Support is the level at which demand is strong enough to stop the stock from falling any further. Each time the price reaches the support level, it has difficulty penetrating that level. The rationale is that as the price drops and approaches support, buyers (demand) become more inclined to buy and sellers (supply) become less willing to sell.
Resistance is the level at which supply is strong enough to stop the stock from moving higher. Thus, Each time the price reaches the resistance level, it has a hard time moving higher. The rationale is that as the price rises and approaches resistance, sellers (supply) become more inclined to sell and buyers (demand) become less willing to buy.
Support & Resistance Lines
Support and resistance levels are important points in time where the forces of supply and demand meet. These support and resistance levels are seen by technical analysts as crucial when determining market psychology and supply and demand. When these support or resistance levels are broken, the supply and demand forces that created these levels are assumed to have moved, in which case new levels of support and resistance will likely be established.
5.2 Support And Resistance Role Reversal
A key concept of technical analysis is that when a resistance or support level is broken, its role is reversed. If the price falls below a support level, that level will become resistance. If the price rises above a resistance level, it will often become support. As the price moves past a level of support or resistance, it is thought that supply and demand has shifted, causing the breached level to reverse its role.
Example Of Resistance Becoming Support
Example Of Support Becoming Resistance
5.3 Why Do Support And Resistance Lines Occur?
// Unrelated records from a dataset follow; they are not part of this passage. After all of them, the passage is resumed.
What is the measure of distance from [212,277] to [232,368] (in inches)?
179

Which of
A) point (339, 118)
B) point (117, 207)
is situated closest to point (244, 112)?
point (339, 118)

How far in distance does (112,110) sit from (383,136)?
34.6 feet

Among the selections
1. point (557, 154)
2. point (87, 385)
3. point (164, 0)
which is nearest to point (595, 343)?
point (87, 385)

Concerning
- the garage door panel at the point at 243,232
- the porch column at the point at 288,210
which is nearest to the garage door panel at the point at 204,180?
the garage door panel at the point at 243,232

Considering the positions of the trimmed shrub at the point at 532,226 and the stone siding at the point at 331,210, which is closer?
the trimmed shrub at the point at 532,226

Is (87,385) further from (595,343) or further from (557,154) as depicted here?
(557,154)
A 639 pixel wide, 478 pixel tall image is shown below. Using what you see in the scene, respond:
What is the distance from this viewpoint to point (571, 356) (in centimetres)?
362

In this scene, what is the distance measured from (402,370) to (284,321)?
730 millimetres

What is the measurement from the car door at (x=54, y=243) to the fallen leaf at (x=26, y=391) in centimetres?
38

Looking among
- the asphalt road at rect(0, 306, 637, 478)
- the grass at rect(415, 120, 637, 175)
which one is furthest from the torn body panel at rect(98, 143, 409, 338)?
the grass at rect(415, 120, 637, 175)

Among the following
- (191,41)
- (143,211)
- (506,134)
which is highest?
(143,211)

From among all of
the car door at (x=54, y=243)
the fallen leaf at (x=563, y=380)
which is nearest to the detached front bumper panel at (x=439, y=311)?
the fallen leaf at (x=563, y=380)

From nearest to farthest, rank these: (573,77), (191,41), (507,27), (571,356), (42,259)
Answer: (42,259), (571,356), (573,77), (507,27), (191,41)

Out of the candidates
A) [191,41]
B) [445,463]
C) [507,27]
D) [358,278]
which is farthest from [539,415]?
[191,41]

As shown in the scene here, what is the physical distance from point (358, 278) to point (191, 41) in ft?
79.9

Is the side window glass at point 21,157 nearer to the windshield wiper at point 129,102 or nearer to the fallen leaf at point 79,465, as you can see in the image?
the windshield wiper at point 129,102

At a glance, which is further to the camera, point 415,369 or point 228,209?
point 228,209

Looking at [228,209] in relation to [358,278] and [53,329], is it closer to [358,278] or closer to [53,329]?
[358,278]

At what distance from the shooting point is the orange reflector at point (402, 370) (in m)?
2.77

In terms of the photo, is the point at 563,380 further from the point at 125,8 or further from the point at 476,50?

A stock's price is determined by supply and demand. Bulls buy when the stock's prices are too low and bears sell when the price reaches its maximum. Bulls increase the prices by increasing the demand and bears decrease it by increasing the supply. The market reaches a balance when bulls and bears agree on a price.
When prices are increasing upward, there exists a point at which the bears become more aggressive the bulls begin to pull back - the market balances along the resistance line. When prices are going downwards, the market balances along the support line. As prices starts to decline toward the support line, buyers become more inclined to buy and sellers start holding on to their stocks. The support line marks the point where demand takes precedence over supply and prices will not decrease below that support line. The reverse holds true for a resistance line.
Prices often break through support and resistance lines. A breakthrough a resistance line shows that the buyers have won out over the sellers. The price of the stock is bid higher than the previous levels by the Bulls. Once the resistance line is broken, another will be created at a higher level. The reverse holds true for a support line.
5.4 Example of Support & Resistance At Play
The following chart shows as the stock advanced from the left side of the chart, it hit resistance at about the 31 price range. Then as it declined, it found support at 24.00. And then, as it advanced once again it 'bumped its head' on resistance before falling back to support once again.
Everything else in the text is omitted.